General Analysis of 2015 Elections
Introduction
Predicting the elections have always been one of the hot topics in the data mining field. There are different ways to predict the elections. One of the methods is using sentiment analysis of tweets to predict the election results. Sentiment analysis is the method of extracting the tweets and performing text processing on the tweets to convert the text into a machine-readable format using which we can predict the outcome or perform analysis on the tweets.
In this project, we have used two datasets. The first dataset was obtained from Elections Canada - Elections Canada is the independent, non-partisan agency responsible for conducting federal elections and referendums [1]. This dataset contained the election information like the province, district, polling results, candidate's and party data and the other dataset used was the twitter tweets.

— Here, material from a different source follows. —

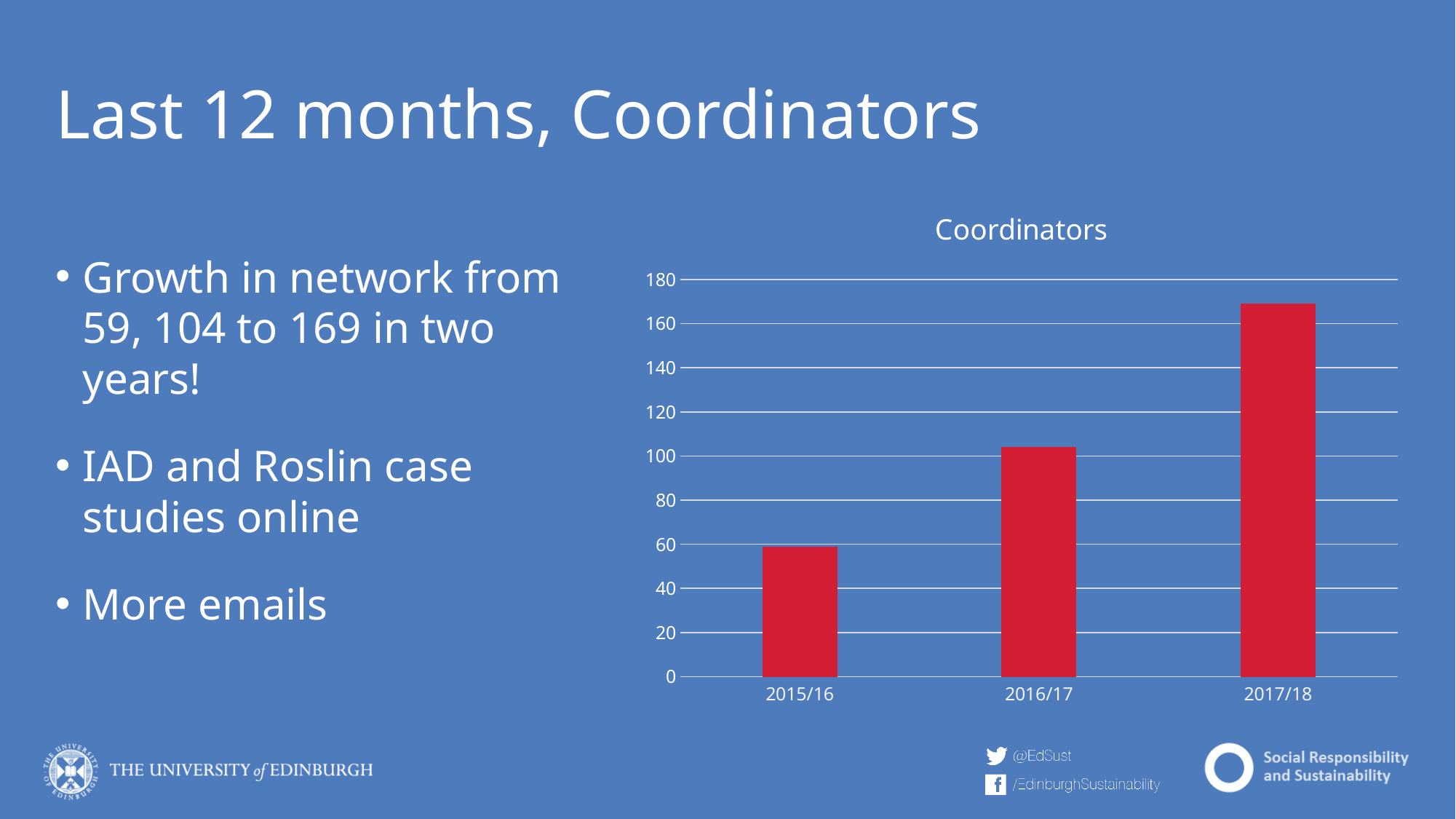
Is the value for 2015/16 greater or less than 60? less How many bars are plotted in the Coordinators chart? 3 Which is larger, the value for 2016/17 or the value for 2015/16? 2016/17 Do the values rise or fall from 2015/16 to 2017/18? rise Which year has the lowest value in the Coordinators chart? 2015/16 Is the value for 2017/18 greater or less than 180? less What is the highest value shown on the vertical axis of the chart? 180 Which year has the highest value in the Coordinators chart? 2017/18 What kind of chart is shown on the slide? bar chart Is the value for 2017/18 greater or less than 160? greater What is the title of the chart? Coordinators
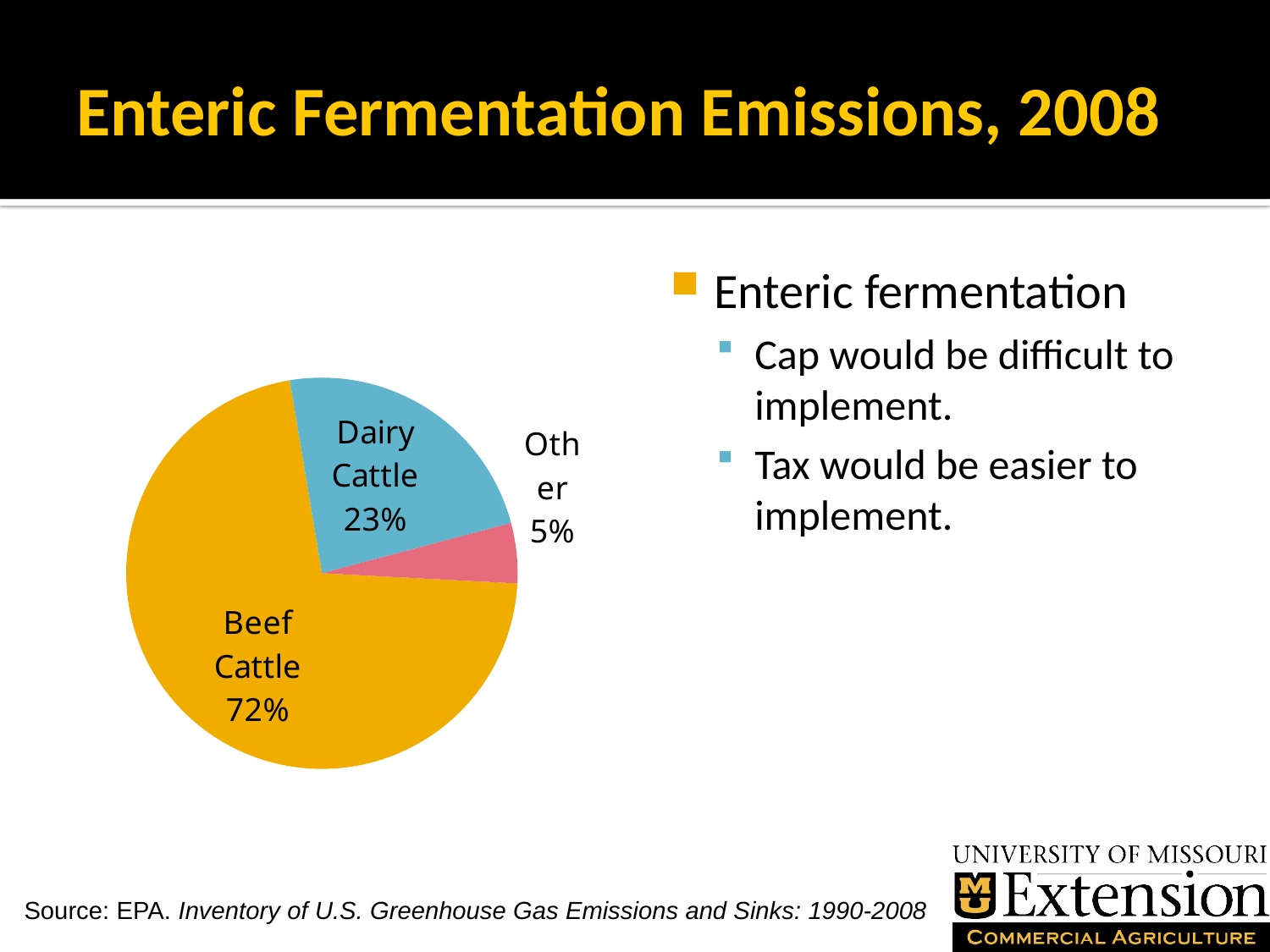
How many slices does the pie chart have? 3 What share of enteric fermentation emissions comes from Other? 5% What is the difference in percentage points between the Beef Cattle and Dairy Cattle shares? 49 Which category has the smallest share of the pie? Other What is the difference in percentage points between the Dairy Cattle and Other shares? 18 Which is larger, the Dairy Cattle share or the Other share? Dairy Cattle What kind of chart is shown on the slide? pie chart What share of enteric fermentation emissions comes from Beef Cattle? 72% What colour is the Beef Cattle slice? yellow What share of enteric fermentation emissions comes from Dairy Cattle? 23% Which category has the largest share of the pie? Beef Cattle What is the title of the chart slide? Enteric Fermentation Emissions, 2008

After creating the model and training the model, three algorithms were applied to compare the accuracy of the results. The three algorithms used were Naïve Bayes, Random Forest and Decision tree classifier.
Libraries Used
-
Pandas: Pandas Library was used to fetch the JSON and CSV files.
-
Google-translate: Google-translate library was used in converting French text into English.
-
Scikit-learn: This library was used to apply machine learning algorithms.
-
Numpy: Numpy was used in array processing of the text.
Steps to execute
Dataset 1
- Extract the cleaned_version_v3 and run the code Model_1.py to obtain the accuracy and the output from the first dataset.
Dataset 2
- First run the fetch_tweets.py file to obtain the tweets. (Optional, if you want a complete dataset, else sample dataset can be used)
- Since the file was too large we could not upload the file hence we have put a sample dataset for evaluation purpose.
- Then run the code Final_Model_Tweets.py to obtain the accuracy, precision, recall and f1-score for all the algorithms.